This is one small attempt to set the thinking straight about any attempts to use the mental illness labeling to avoid incarceration. When a crime has been committed, justice must be served. A more hopeful setting is one where the prisoner has the time, and the safety, of learning about themselves, why they did what they did, not the time to plot how to undo the system that put them in prison.

Yes, treat the mentally ill, but be sure everyone involved knows the difference between right and wrong. That is a lesson society, as a whole, has been reluctant to learn. To get a better picture of what this article alludes to read the experts – listed below –  who have much to say on the subject.

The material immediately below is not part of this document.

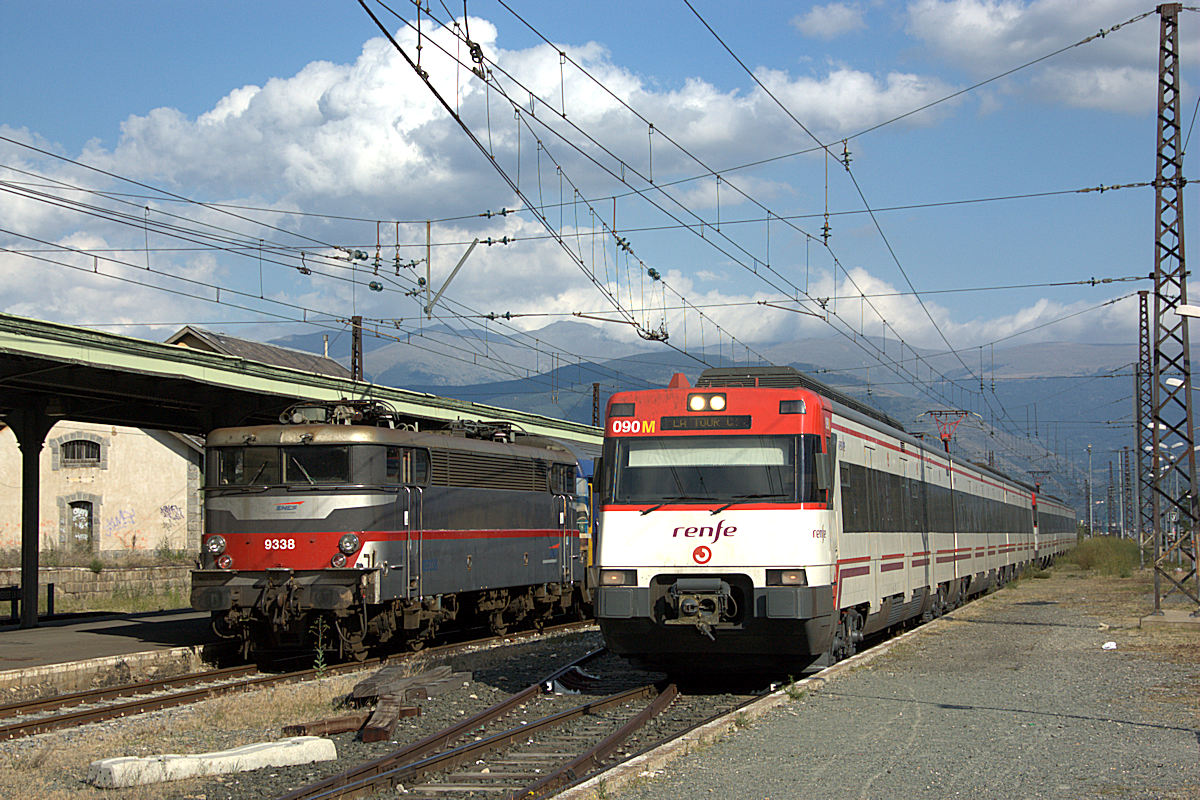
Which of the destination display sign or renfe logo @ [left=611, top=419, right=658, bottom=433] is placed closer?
the destination display sign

Most everyone agree that justice is a good thing, and they too agree it is often misused when the mental illness labeling is applied as if it is apart from most people, at some point in time.

It is to the degree that most people, if they are truthful, will admit they have had times when their own mind was something that they prefer to keep in the closet. A mind bent on wellness will welcome knowledge of their mental ill moments, days, hours, and will wonder why and what were they thinking. It is no disgrace to admit to being human, but pretending to blameless for fear others will point an accusing finger of mental misgivings, is no right.

Look at those shameful moments in this way: Most of life’s lessens have been learned the hard way, why not share them and help someone else will what has been learned from introspection and the will to do the right thing. The courts will thank you, and so will God. He may even offer a few tips on how to persevere when the crowd comes after you, thinking you are Pandora.